§ **PROVIDED TEXT**
Author Topic: 2 replacement for pst*.trid.xml for Microsoft OutLook Personal Folder *.PST  (Read 1024 times)

jenderek

  • Sr. Member
  • ****
  • Posts: 375
Hello trid users,

some days ago i run Pirisoft ccleaner tool. It complains about file name
extension PAB. So I look for such examples and related files on my systems.


When running TrID on Microsoft Outlook PST examples i got unexpected output.

All PST examples are described by pst.trid.xml as ANSI variant of Microsoft
OutLook Personal Folder. Even the uni code examples are described as such
types and even worse Unicode examples with unusual version like test-v37.pst
are described definitively wrong as only ANSI variant. But PST examples can
be ANSI or Unicode variant, but not both at the same time. Furthermore the
DROID samples x-fmt-248-signature-id-260.pst and
x-fmt-249-signature-id-261.pst are described as OutLook Personal
Folders. But these are not real Outlook examples. These contain just few
dozen starting bytes of such outlook files (See appended
output/trid-v-old.txt). So current pst.trid.xml is in reality a generic
description of all such Microsoft PST examples.

For comparison reason i also run the file format identification utility
DROID ( See https://sourceforge.net/projects/droid/). This identifies many
examples as "Microsoft Outlook Personal Folders".  It shows also under
version year ranges. The ANSI variant is described by PUID x-fmt/248 and an
additional 1997-2002, whereas for the Unicode the range 2003-2007 is shown
by PUID x-fmt/249. So here we get also the year information that is also
shown by file command. Some examples with unusual versions (14 and 37) like
test-v16.pst and test-v37.pst are not recognized (See appended
output/droid-pst.csv).

For comparison reason i check these examples by file command utility. When
running file command (newest version version >5.42) all PST examples are
described as expected. (See appended output/file.txt).

Luckily DROID and file command shows a related URL and used file name
extensions. With this information i was able to find a page about Personal
Folder File on file formats archive team web site. There a link to official
Microsoft description [MS-PST].pdf is mentioned. And also unofficial PFF
format specification is listed as "Personal Folder File (PFF) format.pdf".

§ **SUPPLIED DATA**
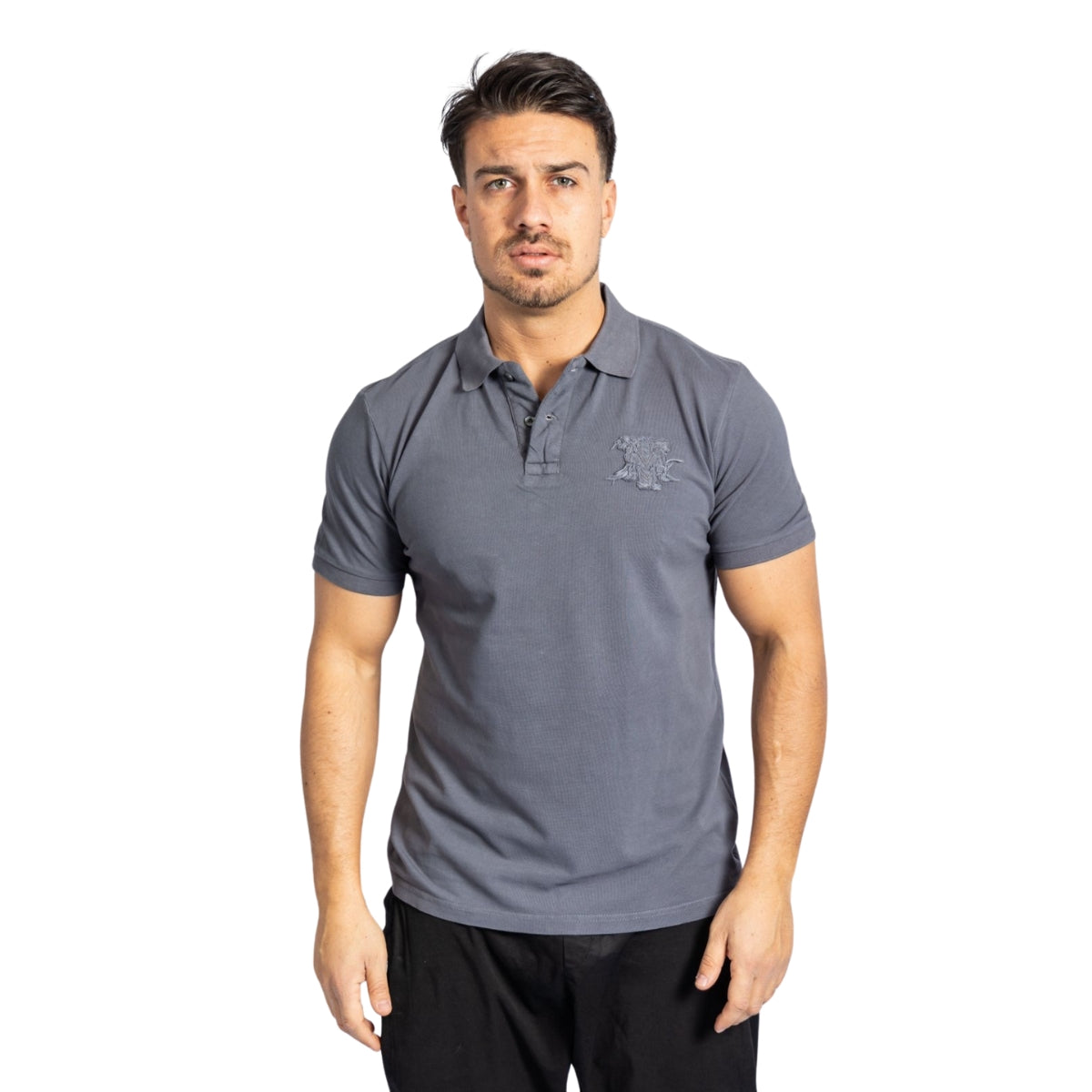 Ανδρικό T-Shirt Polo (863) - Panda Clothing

--

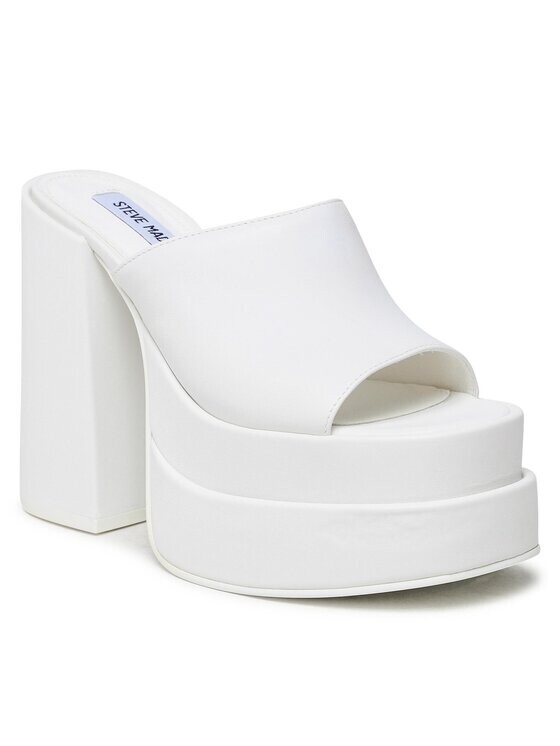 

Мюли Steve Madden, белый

§ **REQUIREMENT**
Write out the part of the forum post that begins at the words "some days ago" and stops after "got unexpected output.", keeping every word unchanged. The rows above have no connection to the forum post.

§ **ANSWER TO THE PROBLEM**
some days ago i run Pirisoft ccleaner tool. It complains about file name
extension PAB. So I look for such examples and related files on my systems.


When running TrID on Microsoft Outlook PST examples i got unexpected output.